Foods

It is relatively easy to plan for winter bird feeding. There are three main choices of food: large seeds, small seeds, and suet.

Large seeds include black-oil sunflower, striped sunflower, safflower, peanuts, shelled corn, ear corn and cardinal mixes that contain sunflower, safflower and peanuts.

About 80 to 90 percent of seed I use in Minnesota is comprised of black-oil sunflower seeds and cardinal mixes. These have the greatest appeal to the broadest variety of winter birds and contain a high energy content.
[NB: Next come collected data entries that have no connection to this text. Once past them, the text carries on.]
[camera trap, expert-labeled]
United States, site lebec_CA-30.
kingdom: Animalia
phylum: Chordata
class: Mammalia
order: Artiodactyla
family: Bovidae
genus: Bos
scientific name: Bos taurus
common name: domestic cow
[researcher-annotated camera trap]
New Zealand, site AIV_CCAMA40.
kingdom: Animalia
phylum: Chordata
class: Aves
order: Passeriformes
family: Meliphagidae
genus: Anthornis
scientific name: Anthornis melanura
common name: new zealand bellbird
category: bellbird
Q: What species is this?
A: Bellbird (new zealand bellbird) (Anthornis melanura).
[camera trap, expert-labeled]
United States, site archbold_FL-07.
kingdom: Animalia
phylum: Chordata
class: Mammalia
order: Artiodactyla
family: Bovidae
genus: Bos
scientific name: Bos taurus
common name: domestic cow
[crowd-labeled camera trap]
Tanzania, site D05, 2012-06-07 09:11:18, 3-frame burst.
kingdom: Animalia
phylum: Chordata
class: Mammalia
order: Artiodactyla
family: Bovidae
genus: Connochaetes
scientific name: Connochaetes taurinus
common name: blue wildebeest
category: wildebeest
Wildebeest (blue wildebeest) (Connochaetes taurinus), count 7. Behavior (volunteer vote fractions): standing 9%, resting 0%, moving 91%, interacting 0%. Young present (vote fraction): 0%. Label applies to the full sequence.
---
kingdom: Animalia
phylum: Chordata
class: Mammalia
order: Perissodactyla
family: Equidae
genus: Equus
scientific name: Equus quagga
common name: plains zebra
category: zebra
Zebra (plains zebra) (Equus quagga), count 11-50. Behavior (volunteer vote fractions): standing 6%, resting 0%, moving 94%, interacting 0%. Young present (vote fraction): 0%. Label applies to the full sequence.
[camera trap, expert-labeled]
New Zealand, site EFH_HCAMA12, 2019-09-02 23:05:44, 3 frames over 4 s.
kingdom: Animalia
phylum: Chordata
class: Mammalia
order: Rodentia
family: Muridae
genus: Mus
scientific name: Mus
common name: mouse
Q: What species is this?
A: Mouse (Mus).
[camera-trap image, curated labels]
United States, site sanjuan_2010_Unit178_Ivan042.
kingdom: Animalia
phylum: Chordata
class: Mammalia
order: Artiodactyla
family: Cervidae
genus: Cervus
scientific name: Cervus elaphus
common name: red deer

Northern cardinal. The list of birds that favor sunflower seeds is impressive: Northern cardinals, Blue jays, Black-capped and Chestnut-backed chickadees, House and Purple finches, American goldfinches, Evening and Pine grosbeaks, Gray and Steller's jays, nuthatches, crossbills, titmice, and many more.

If you provide sunflower seeds on your deck or patio, you may wish to try sunflower hearts to avoid the mess that occurs in spring when you discover several inches of sunflower seed hulls under your feeders.

Peanuts provide a nutritious diet for birds, including Black-capped chickadees, nuthatches, woodpeckers, and Blue jays. Even Northern cardinals will come to a peanut feeder.